Passage:

______________________________

Charles Quest-Ritson has spent years making trips to Germany to gather ideas and new plants — but is puzzled that nobody back in Britain has been able to replicate their most famous garden style.
Fear not: I am not going to tell you that the German way of using herbaceous plants is better than ours. On the contrary, it’s simply different.
Twenty years ago, I wrote a guide to German gardens. It gave me the opportunity to spend a year looking at gardens, old and new, in every region from the Baltic to the Alps. I had visited a few German gardens from time to time, but I had no idea that so much of historical, botanical and horticultural interest was to be found.
Like many Brits of my generation, I had been brought up to believe that Germany was a cultural desert (apart from music) and that Goering had said ‘when I hear the word “culture”, I reach for my machine gun’. The quote was British propaganda, but many people who went through the Second World War believed it told them something about Germany and the Germans. Not so: I found the Germans to be charming, civilised, courteous and helpful. I still do.
“I kept meeting plants not grown in England and coming away with long lists of goodies that I wanted to grow myself.”
I was completely bowled over by Germany’s historic gardens: Schwetzingen, Herrenhausen and, above all, the spectacular complex of parks and gardens in Potsdam and nearby Berlin.
I discovered that the landscape movement had developed new forms of compelling beauty in Germany well into the 19th century, long after the English had forgotten it. I was also struck by the number and excellence of German botanic gardens and their glasshouse collections. I kept meeting plants not grown in England and coming away with long lists of goodies that I wanted to grow myself.

______________________________

Data extract:

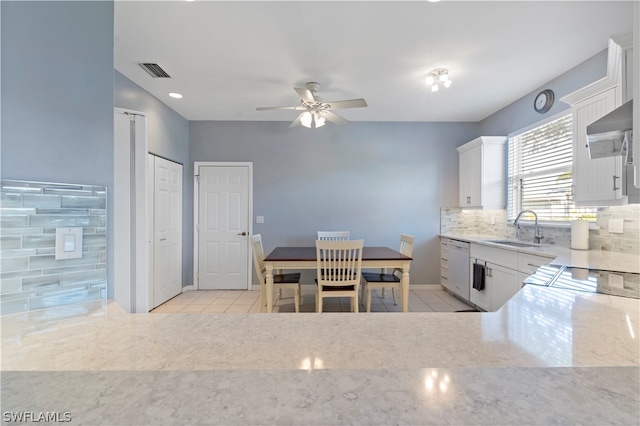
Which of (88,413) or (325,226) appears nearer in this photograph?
(88,413)

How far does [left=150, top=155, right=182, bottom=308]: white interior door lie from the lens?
141 inches

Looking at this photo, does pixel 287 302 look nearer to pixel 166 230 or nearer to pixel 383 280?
pixel 383 280

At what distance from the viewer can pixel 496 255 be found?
303cm

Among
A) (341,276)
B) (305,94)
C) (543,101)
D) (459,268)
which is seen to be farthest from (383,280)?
(543,101)

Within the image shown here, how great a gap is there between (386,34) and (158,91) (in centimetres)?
278

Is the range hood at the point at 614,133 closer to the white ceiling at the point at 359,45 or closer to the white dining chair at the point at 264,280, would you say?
the white ceiling at the point at 359,45

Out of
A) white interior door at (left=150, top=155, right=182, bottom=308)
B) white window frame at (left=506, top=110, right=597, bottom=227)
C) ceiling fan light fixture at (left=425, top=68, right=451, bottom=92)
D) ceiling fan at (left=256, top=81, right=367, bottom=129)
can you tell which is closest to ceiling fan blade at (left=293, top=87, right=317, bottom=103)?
ceiling fan at (left=256, top=81, right=367, bottom=129)

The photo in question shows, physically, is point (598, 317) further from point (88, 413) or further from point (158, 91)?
point (158, 91)

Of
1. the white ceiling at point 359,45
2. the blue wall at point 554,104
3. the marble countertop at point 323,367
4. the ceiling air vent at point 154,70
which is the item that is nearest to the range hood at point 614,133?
the marble countertop at point 323,367

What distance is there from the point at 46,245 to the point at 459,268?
13.4 ft

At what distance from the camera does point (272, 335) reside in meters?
0.67

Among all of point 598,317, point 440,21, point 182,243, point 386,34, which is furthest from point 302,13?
point 182,243

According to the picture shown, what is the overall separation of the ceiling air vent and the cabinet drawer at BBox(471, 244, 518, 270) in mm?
4081

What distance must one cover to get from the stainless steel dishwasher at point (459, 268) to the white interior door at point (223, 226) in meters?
3.09
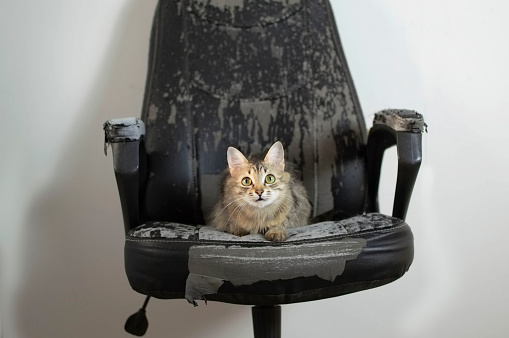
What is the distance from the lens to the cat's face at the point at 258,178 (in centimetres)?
111

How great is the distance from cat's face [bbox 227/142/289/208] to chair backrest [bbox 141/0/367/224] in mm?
176

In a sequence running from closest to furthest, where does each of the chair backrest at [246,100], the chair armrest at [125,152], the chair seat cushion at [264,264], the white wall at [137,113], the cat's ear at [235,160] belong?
the chair seat cushion at [264,264] < the chair armrest at [125,152] < the cat's ear at [235,160] < the chair backrest at [246,100] < the white wall at [137,113]

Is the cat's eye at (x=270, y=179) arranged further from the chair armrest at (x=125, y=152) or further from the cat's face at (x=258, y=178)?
the chair armrest at (x=125, y=152)

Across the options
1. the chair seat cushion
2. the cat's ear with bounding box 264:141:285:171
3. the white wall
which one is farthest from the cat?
the white wall

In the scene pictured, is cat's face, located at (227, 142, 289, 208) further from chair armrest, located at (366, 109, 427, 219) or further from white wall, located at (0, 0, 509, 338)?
white wall, located at (0, 0, 509, 338)

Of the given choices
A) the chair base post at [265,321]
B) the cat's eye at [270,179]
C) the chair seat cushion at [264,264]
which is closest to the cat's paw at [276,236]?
the chair seat cushion at [264,264]

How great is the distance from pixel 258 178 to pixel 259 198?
5cm

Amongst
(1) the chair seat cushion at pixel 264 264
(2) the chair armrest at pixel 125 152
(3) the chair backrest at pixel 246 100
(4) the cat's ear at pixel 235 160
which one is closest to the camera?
(1) the chair seat cushion at pixel 264 264

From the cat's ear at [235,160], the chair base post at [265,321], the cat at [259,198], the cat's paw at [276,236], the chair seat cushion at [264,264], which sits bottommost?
the chair base post at [265,321]
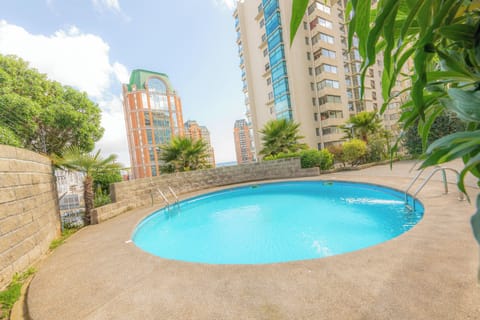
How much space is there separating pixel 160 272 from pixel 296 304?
5.70 feet

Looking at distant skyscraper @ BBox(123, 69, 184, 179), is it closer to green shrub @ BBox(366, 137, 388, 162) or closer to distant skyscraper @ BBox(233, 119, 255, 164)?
green shrub @ BBox(366, 137, 388, 162)

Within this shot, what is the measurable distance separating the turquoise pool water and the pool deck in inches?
51.4

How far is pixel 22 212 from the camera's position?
334 centimetres

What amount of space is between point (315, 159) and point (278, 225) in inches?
275

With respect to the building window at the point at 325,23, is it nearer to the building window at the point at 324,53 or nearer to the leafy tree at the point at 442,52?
the building window at the point at 324,53

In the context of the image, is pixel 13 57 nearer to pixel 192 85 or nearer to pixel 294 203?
pixel 192 85

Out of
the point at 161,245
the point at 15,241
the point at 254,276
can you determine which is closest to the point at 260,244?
the point at 254,276

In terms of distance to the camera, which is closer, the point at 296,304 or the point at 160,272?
the point at 296,304

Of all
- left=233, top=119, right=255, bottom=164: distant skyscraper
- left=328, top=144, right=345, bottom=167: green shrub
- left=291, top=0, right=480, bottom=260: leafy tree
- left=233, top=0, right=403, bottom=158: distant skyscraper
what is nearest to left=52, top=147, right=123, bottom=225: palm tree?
left=291, top=0, right=480, bottom=260: leafy tree

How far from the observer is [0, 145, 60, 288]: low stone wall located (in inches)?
113

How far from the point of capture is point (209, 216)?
682 centimetres

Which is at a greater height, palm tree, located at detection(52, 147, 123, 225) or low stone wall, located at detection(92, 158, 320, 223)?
palm tree, located at detection(52, 147, 123, 225)

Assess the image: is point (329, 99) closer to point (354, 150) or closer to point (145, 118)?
point (354, 150)

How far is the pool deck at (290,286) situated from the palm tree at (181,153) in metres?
8.56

______________________________

Problems to solve:
(a) In the German gardens article, how long ago did the writer produce a guide to German gardens?
(b) List every word the German gardens article uses to describe how the writer found the Germans.
(c) Set down everything in the German gardens article from "Like many Brits" down to "I still do.".

Solutions to each task:
(a) Twenty years ago.

(b) charming, civilised, courteous, helpful

(c)
Like many Brits of my generation, I had been brought up to believe that Germany was a cultural desert (apart from music) and that Goering had said ‘when I hear the word “culture”, I reach for my machine gun’. The quote was British propaganda, but many people who went through the Second World War believed it told them something about Germany and the Germans. Not so: I found the Germans to be charming, civilised, courteous and helpful. I still do.